Passage ->

▬▬▬

We discovered long ago that the simple sharing of a meal eases conversation and lubricates otherwise difficult discourse. But can we get beyond table talk to something more meaningful? After all, many of us were brought up not to talk about religion and politics at the table—in an often futile attempt to keep the peace. Historically, food has played a profound role in dividing peoples and classes (you potato-eaters, you krauts, you frogs!). Could food possibly be used to advance multicultural understanding?
These are just some of the questions I recently discussed in Strasbourg at an intense round of meetings sponsored by the Council of Europe. One of the Council’s objectives is to seek solutions to social problems such as intolerance and discrimination, and in an effort to broaden the conceptual framework for these issues, they came up with the utopian idea of inviting a few scholars to discuss ways in which food can be used to promote tolerance and diversity. Our session on food was part of a larger, three-year project called “Responses to Violence in Everyday Life in a Democratic Society,” which looks at intercultural dialogue, governance, and cooperation among the Council’s forty-four European states. Our working group consisted of Arie Nadler, a professor of Social Psychology at Tel Aviv University and a specialist in conflict resolution; Stephen Mennell, a professor of Sociology at University College, Dublin, and the author of All Manners of Food; Jean-Pierre Poulain, the director of the Center for the Study of Tourism and Hospitality Industries at the University of Toulouse; Kathrin Merkle, the head of the Council’s Cultural Policies Department; Simone Bernhardt, the manager of the Council’s Intercultural Dialogue and Conflict Prevention project; and me.
At the heart of our discussions lay no less broad a subject than the geopolitics of eating. We considered the vastly different cultures of the countries that comprise the Council of Europe and pondered such issues as equal access to food; the economic and social dimensions of food sharing (including not sharing, using food deprivation as a means of control); the relationship between food intake and aggression; and the role of culture in determining food preferences. We argued about whether the experience of diverse food cultures can enhance respect for intercultural relations in daily life, or whether the consumption of foreign foods merely bolsters our own need for adventurism. We discussed the relationship between eating and national or ethnic identity, and wondered whether food can be used as a tool for reconciliation, at a time when Palestinians are accusing Israelis of stealing falafel and Russians and Poles are both laying strident claim to vodka. Eventually we agreed that a degree of cultural clash is not intrinsically bad, and certainly preferable to either a false melting-pot approach to society or a culture that is entirely globalized. Food constructs a social fabric, and many rituals—from the simplest family gathering to the most elaborate wedding—culminate in food. So how can the act of eating be made to work for social integration, rather than against it? How can the sharing of food become a strategy for reconciliation among divergent groups? Not surprisingly, we were unable in two days to come up with definitive answers to all of these questions, but we did conclude that food—and more specifically, the act of sharing a meal—can surely further intercultural understanding.

▬▬▬

Saved entries ->
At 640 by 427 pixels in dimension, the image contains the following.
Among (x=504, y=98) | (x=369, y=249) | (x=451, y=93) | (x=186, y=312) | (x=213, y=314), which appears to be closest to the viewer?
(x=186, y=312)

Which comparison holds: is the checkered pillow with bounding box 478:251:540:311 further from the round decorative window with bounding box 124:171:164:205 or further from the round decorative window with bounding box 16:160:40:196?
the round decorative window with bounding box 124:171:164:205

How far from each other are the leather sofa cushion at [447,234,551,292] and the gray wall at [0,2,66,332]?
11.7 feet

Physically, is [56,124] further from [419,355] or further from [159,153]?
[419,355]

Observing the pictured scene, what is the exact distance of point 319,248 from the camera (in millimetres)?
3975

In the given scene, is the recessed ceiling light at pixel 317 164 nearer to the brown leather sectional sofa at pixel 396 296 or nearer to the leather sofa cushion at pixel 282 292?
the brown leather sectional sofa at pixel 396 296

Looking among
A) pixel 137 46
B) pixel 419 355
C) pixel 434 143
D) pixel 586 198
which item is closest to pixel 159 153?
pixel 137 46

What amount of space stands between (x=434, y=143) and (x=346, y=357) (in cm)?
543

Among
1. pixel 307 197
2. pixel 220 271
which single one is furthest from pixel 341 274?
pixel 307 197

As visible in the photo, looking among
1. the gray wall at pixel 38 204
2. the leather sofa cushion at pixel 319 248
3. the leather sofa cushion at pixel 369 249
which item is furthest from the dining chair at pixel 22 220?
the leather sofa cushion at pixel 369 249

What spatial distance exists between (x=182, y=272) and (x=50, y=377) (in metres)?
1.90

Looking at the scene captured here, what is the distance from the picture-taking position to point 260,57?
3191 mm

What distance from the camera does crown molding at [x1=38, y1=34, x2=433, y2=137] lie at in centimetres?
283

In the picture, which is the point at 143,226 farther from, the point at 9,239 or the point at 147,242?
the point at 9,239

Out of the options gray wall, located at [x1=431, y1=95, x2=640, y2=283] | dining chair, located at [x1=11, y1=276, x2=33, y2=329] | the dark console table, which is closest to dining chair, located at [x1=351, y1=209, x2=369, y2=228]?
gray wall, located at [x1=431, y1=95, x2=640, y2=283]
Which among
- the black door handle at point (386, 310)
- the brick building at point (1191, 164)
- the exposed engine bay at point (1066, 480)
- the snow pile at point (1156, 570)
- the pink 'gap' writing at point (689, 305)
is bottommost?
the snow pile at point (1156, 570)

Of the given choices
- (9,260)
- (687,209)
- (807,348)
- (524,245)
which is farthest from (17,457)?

▬▬▬

What this exercise asks ->
(1) In the passage about food, what is the name of the three-year Council of Europe project that included the session on food?
(2) Extract the passage about food from "We discovered long" up to and including "advance multicultural understanding?".

List of solutions ->
(1) The project is called "Responses to Violence in Everyday Life in a Democratic Society."

(2)
We discovered long ago that the simple sharing of a meal eases conversation and lubricates otherwise difficult discourse. But can we get beyond table talk to something more meaningful? After all, many of us were brought up not to talk about religion and politics at the table—in an often futile attempt to keep the peace. Historically, food has played a profound role in dividing peoples and classes (you potato-eaters, you krauts, you frogs!). Could food possibly be used to advance multicultural understanding?